A small volume of deionized water was initially added into the volumetric flask to avoid Acid violet
17 from sticking to the bottom of the flask, which would affect the concentration of solution produced.
Different concentrations of Acid Violet 17 within the range of 200 mg L-1 to 20 mg L-1, at every
interval of mg L-1 were produced and their corresponding absorbance was read using the spectrometer
so that a calibration line can be plotted. The graph is plotted to relate absorbance to concentration,
which is required to determine the unknown concentrations of dye samples taken from the Arvia rig
from their absorbance reading. A clean dropper was used every time a sample was taken and when the
sample was transferred from the centrifuge tubes to the cells to prevent cross contamination, which
would affect the concentration of sample read.
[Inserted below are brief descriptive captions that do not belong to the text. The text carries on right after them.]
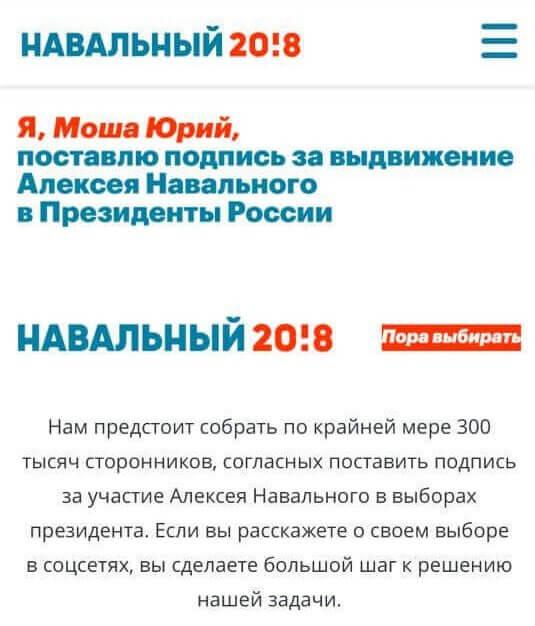 Юрий Моша блог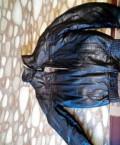 Кожанка зимняя мужская, мужской костюм ferro пиджак и брюки цена, Пермь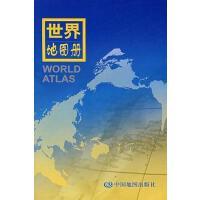 【二手旧书8成新】世界地图 范毅 /周敏 中国地图出版社 9787503144769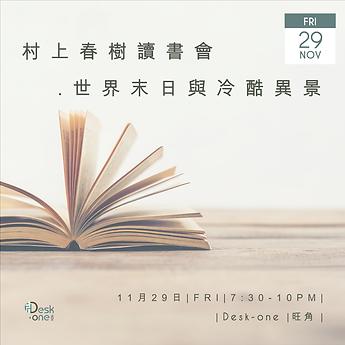 book-club-29.png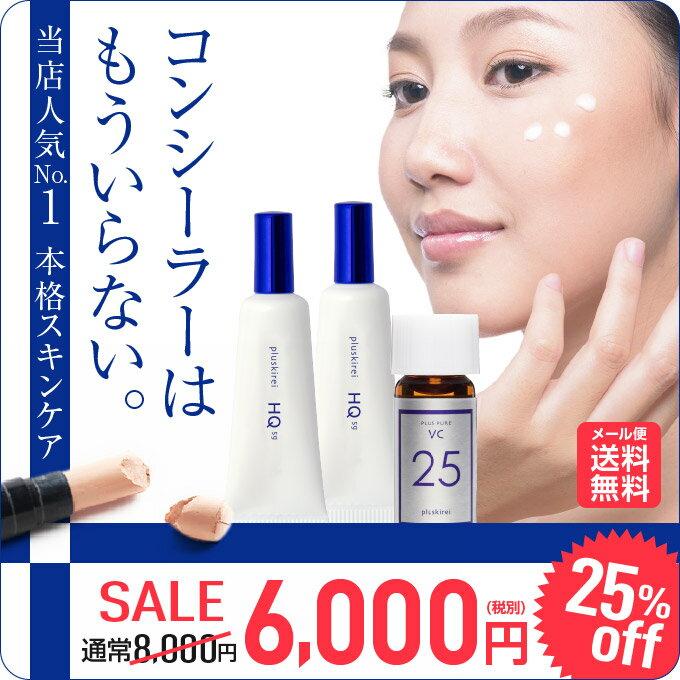プラスナノHQ 5g×2プラスピュアVC25ミニ 2mL|整肌成分ハイドロキノン|美容ケアクリーム|美容液|コンシーラー|【メール便】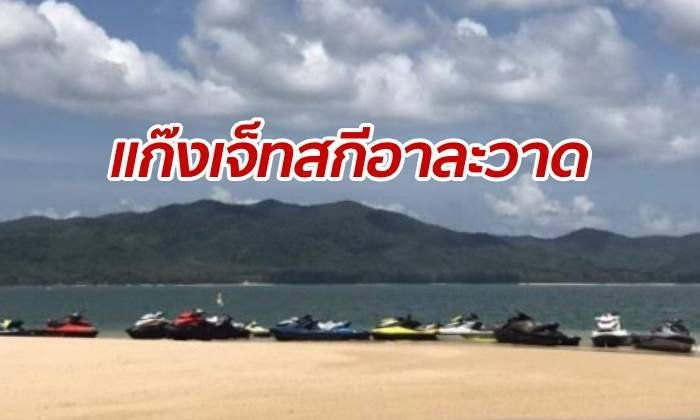 Paradise lost: Tourists disappearing from Thai island as jet ski gangs move in | Samui Times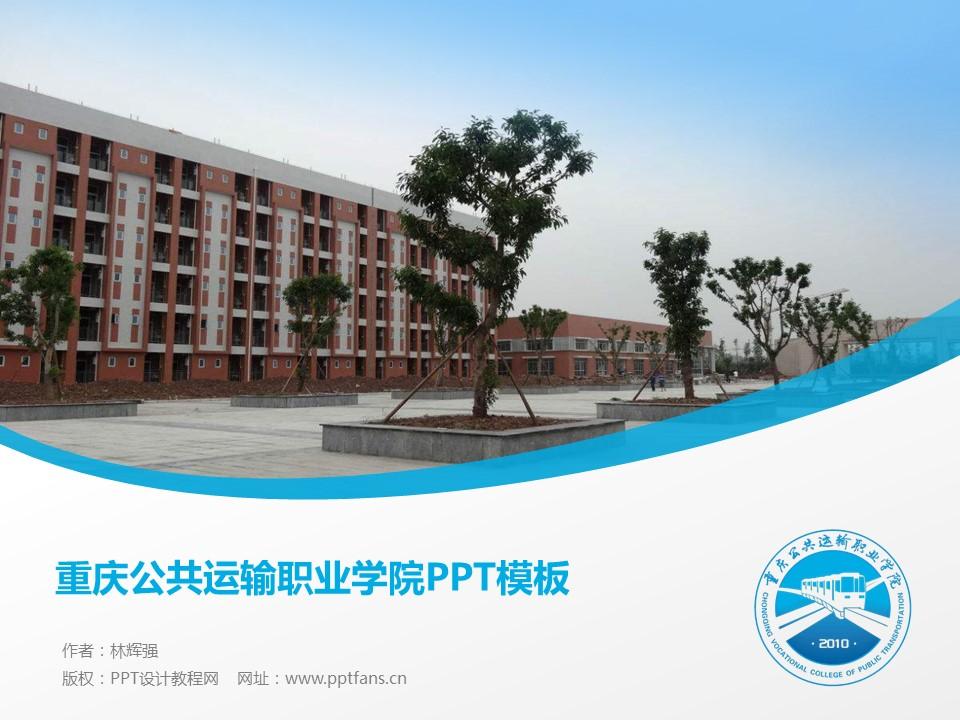 重庆公共运输职业学院PPT模板_幻灯片预览图1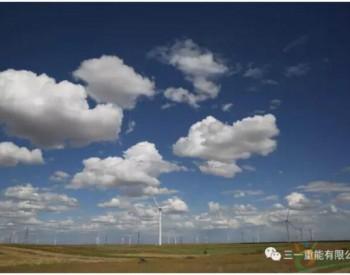三一重能与<em>东方能源</em>签订战略合作协议 将共同开发河南山东风电项目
The Arvia rig has two compartments where one contains catalyst and the other compartment contains
Nyex 1000. The Nyex 1000 compartment is connected to an air pump and an external power supply is
connected to the cathode in the Nyex 1000 compartment and anode in the catalyst compartment. The
air pump was used to pump air through the Nyex 1000 in the dye solution to fluidize the Nyex 1000,
which promotes mixing of the adsorbent with the dye and facilitates the adsorption of organics on
adsorbent surface. The effect of fluidization time on the change in concentration of dye was
investigated to determine the optimum amount of time for maximum adsorption of dye. This can be
achieved by using fluidization time of 5 and 15 minutes, which is 5 minutes deviation from the
standard time, as this would give a range that takes both longer and shorter times into account. The
range could also indicate the saturation point of the adsorbent, which is the time when concentration
of dye does not change when mixing occurs. Any additional fluidization time beyond the time taken
for Nyex 1000 to be saturated is unnecessary and this reduces the amount of time it takes to clear the
dye. After fluidization, the air supply was switched off to allow sedimentation of Nyex 1000 due to
gravitational force. A compact Nyex 1000 bed reduces electrical resistance between electrodes
significantly. This is because when Nyex 1000 cluster together to form a bed, it has a high electrical
conductivity of 0.16 Ω−1 𝑐𝑚−1 , which improves electrochemical oxidation [3]. During regeneration,
Acid Violet 17, which is a triphenylmethane compound, is oxidized into carbon dioxide and hydrogen
gas, which is a harmless compound is produced at the cathode [3]. This removes the triphenylmethane
compound from saturated Nyex 1000, and the adsorbent is ready to be reused again. The current from
DC power supply was varied from the standard current of 1 Ampere to 0.5 and 2 Ampere to determine
the effect of the magnitude of current on the rate of regeneration of the adsorbent. If a lower current
can be used to achieve the same amount of regeneration over different periods of time, then the utility
cost of running the process can be lowered at the cost of more time required. Also, the amount of time
used for regeneration is also varied from standard time to 3 and 7 minutes to determine the
relationship between regeneration time and the amount of adsorbent regenerated. This relationship is
important as it indicates the optimum time for regeneration where all of the dye compounds have been
removed from the adsorbents, and this could reduce overall time taken for the treatment of dye.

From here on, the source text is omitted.